SUPPLIED PASSAGE

- - -

Today, the Feast of St. Joseph, is the baptismal name day of Joseph Ratzinger, who chose as his regnal name, Benedict.

Here is a tweet from a canceled titan of the Church. It is an honor to live at the same time as the great Card. Zen. It is also Card. Zen’s name day! Joseph Zen Ze-kiun!

Wouldn’t it be something if in the next conclave, which some say might not be too far off, the electors decided that someone unable to vote was elected?  Card. Zen. Imagine.  Could Zen, even at his age, do for China what Wojtyla did for the Soviet bloc?

Or…. speaking of elderly candidates how about…  remember these?

Imagine…

… the votes are counted and the results ring in the Sistine Chapel.  Stunned, awe-filled silence prevails.

There is a moment of bustling consultation at the main table of the officers of the conclave.  Several of the Cardinals and personnel slip out the door to the Gospel side of the main altar.

Time passes.  As the Cardinal Electors wait, some being to stir, to gather in small groups, and move about and the sound of voices slowly rises in the great painted barn.

There is a sudden tapping on the microphone to get their attention and everyone returns to his place.  The main door of the chapel opens.  A momentary swirl of porpora sacra and paonazza.  

A small figure dressed in white in a wheel chair is escorted into the nave surrounded by officials of the conclave.  As if from the sacral sense in the very marrow of the men whose burden it is to bear the color of martyrs, one by one they remove their birettas and bow to the man in the chair.

- - -

SUPPLIED RECORDS
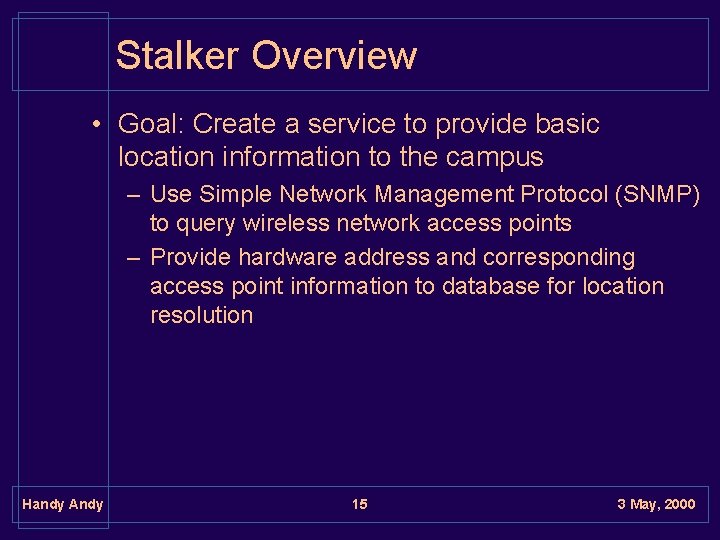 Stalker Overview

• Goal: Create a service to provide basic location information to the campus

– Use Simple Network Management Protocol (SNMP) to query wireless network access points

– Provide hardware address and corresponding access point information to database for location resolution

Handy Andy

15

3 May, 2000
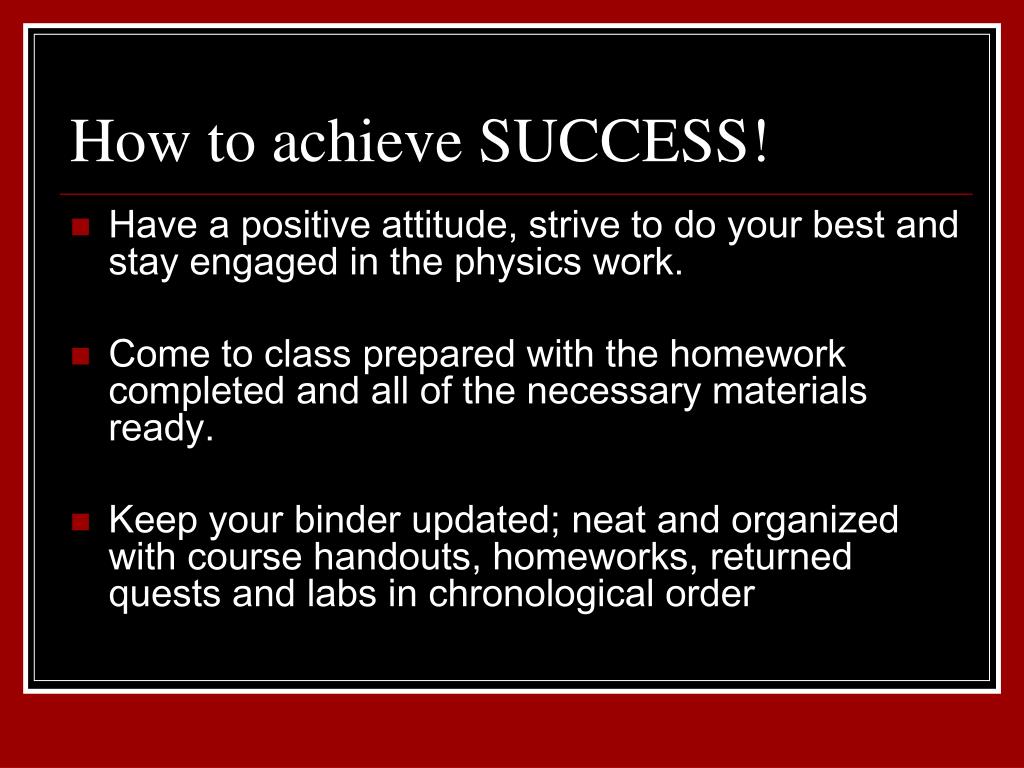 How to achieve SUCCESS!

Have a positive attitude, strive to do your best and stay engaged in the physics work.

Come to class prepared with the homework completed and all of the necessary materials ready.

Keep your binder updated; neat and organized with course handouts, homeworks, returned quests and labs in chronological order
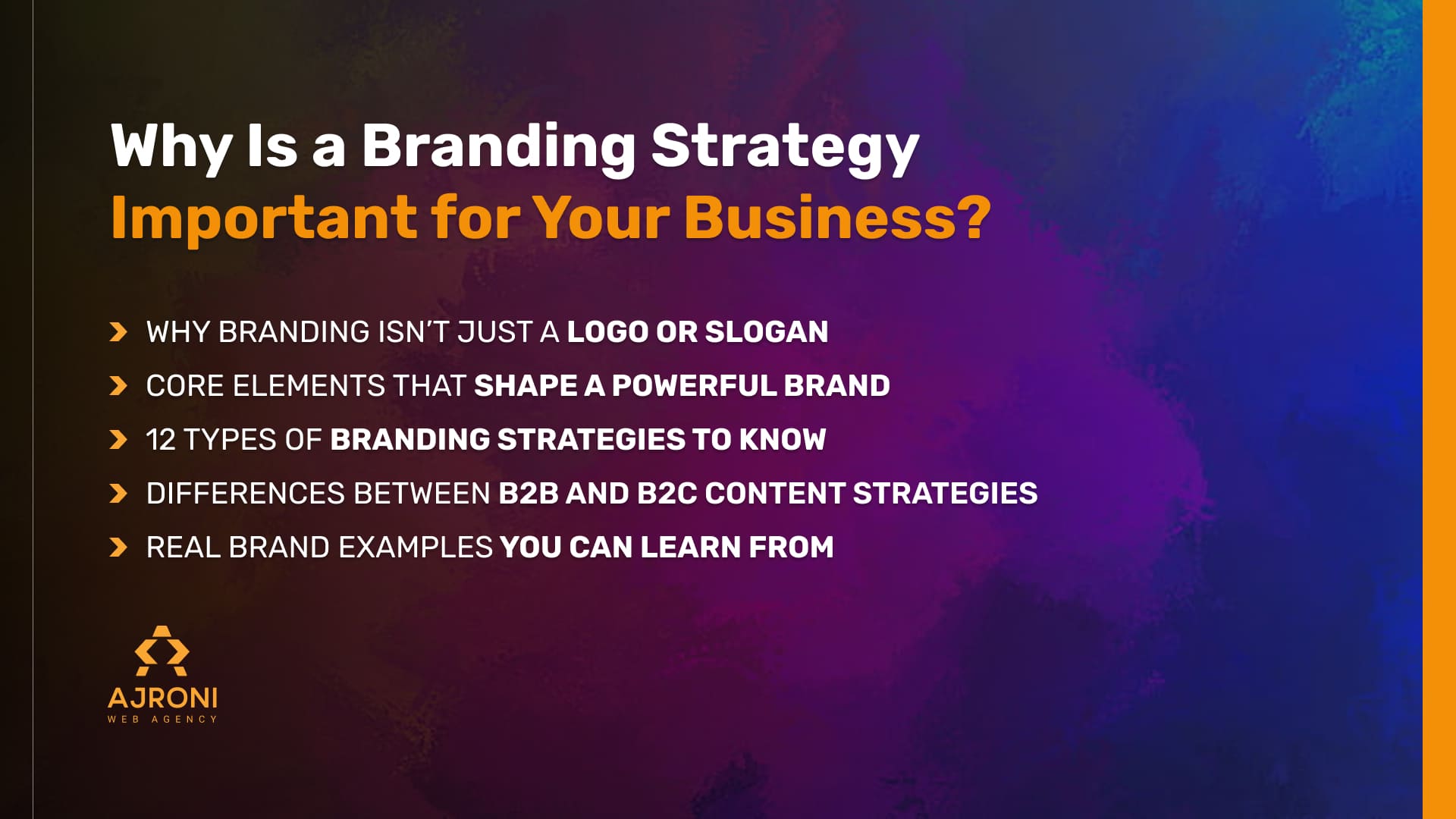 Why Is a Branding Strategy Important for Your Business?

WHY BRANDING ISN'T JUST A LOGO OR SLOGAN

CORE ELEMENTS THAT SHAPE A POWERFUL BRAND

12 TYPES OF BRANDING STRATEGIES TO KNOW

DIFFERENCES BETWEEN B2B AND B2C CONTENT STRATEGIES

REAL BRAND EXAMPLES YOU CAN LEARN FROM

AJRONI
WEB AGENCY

- - -

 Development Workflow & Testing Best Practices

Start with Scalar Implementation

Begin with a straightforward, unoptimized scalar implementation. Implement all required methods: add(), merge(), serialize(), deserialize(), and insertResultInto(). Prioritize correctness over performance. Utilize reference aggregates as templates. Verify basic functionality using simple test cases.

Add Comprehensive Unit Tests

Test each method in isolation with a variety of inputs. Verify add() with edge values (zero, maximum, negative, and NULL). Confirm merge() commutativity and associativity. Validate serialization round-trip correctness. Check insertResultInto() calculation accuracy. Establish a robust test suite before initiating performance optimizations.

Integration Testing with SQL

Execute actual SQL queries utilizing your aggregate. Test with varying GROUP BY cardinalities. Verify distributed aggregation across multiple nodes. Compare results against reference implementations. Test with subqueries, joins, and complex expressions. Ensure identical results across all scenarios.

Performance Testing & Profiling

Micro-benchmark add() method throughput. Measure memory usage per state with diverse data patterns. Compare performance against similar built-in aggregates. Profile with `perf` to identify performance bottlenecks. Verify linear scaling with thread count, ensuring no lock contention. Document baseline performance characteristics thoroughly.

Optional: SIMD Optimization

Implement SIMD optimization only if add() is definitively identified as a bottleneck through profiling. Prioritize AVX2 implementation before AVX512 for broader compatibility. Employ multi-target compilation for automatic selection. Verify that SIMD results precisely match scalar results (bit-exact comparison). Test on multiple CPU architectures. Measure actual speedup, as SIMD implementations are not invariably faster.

- - -

APPLY WHAT YOU READ
A) Translate the sentence "Stunned, awe-filled silence prevails." from the conclave passage into Spanish.
B) Carry on the imagined conclave scene, starting after the cardinals remove their birettas and bow to the man in the wheelchair.
The listing is not needed for any of this work.

OUTPUTS FOR THE TASKS
A) Prevalece un silencio atónito y lleno de asombro.

B)
In the chair.

In the absence of the Dean of the College, who had been unable to enter the conclave due to age, the Vice Dean approaches the diminutive focus of their collective minds and hearts.

Vice Dean: “Acceptáste electiónem de te canónice factam de Summum Pontificem?” (Do you accept your canonical election as Supreme Pontiff?)

B16: Non accepto.  (No.)

Vice Dean: “Quo nómine vis … eehh… non acceptas? Ma.. come… cosa…?” (By what name do you wish … uh… you don’t? But… how… what…?)

B16: Acceptare nuper non possumus quod iam hic abhinc decima septima annos acceptavimus. Apud vos declaramus Nos iam Vicarium Christi esse. Ministerium actuosum Episcopi Sedis Romanae renuntiavimus sed non Christi munus Vicarii. Munus retinuimus illud et retinemus retinebimusque usque ad ultimum cordis saltum Nostrae. Acceptare idcirco hanc electionem modo a vobis factam in Summum Pontificem Nobis non licet. Iamdudum Sumus Pontifex, Christi iam Vicarius.

[Gasps.  All eyes turn back to the man in white.]

Aliquod autem mutare desideramus.

Eminentissime ac Reverendissime Domine Decane! Interoga Nos iterum, quo nomine volemus vocari.

Vice Dean: S…S… Sanctissime P.. Pater… quo nomine vis vocari… nunc?

B16: Vocabor nomine … Petri Romani.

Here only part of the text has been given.